現在は島内で80軒の蒸溜所が稼働するタスマニア。第一世代の協働精神が、業界の大きな成長を後押しした。

文:ティス・クラバースティン

ここまでに紹介したタスマニアンウイスキーの先駆者たちは、ウイスキーづくりに最低限必要な条件を満たしていた。すなわち酒造免許、蒸溜器などの設備、そして挫けることのない信念だ。マニュアルのような指南書があったわけではない。タスマニアンウイスキーは実験と直感を重視し、この島の環境から得られる特性を積極的に取り入れながら生産していかなければならなかった。

たとえばビル・ラークは、ビールメーカーのカスケード・ブルワリーからウォッシュを調達し、製麦後にタスマニア産のピートを用いておこなう独自のピート燻製工程を開発した。
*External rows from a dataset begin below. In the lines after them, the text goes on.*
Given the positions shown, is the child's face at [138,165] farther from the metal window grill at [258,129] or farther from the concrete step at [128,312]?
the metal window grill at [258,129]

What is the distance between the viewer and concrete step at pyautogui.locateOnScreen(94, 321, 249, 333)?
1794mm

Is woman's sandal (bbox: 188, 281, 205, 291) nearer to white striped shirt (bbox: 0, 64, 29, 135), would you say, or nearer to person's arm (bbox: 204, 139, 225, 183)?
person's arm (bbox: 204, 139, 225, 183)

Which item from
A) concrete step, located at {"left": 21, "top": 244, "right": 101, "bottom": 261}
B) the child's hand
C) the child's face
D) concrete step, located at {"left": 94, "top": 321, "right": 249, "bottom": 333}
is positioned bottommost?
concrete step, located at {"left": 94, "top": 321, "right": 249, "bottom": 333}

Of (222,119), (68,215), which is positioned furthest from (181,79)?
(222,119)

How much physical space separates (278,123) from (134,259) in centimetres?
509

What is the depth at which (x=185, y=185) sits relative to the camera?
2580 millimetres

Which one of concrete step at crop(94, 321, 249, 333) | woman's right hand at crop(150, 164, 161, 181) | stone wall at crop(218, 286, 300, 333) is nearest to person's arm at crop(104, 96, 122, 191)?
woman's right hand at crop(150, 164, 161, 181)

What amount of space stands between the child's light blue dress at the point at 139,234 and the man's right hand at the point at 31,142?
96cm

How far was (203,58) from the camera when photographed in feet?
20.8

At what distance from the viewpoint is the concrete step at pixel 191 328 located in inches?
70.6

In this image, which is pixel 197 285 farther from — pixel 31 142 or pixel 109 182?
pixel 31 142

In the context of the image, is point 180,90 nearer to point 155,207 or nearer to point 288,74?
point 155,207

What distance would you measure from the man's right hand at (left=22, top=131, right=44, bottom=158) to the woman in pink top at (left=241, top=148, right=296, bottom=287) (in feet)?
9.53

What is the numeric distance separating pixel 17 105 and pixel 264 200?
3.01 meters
オーストラリア産のポートワイン樽をクォーターカスクとして再利用するアイデアも面白い。この小型の樽はタスマニアンウイスキーの代名詞となり、後続の多くの生産者にも採用されてきた。

フランクリン種やプラネット種など、伝統的なビール用の大麦品種も使用してきた。当時はウイスキー用大麦を栽培している農家がなかったので、ビール用大麦以外の選択肢はなかった。だがウイスキー業界が大きく成長して、蒸溜所側の希望が通りやすくなった現在でも、あえて意図的にビール用の大麦品種を選んでいるのだという。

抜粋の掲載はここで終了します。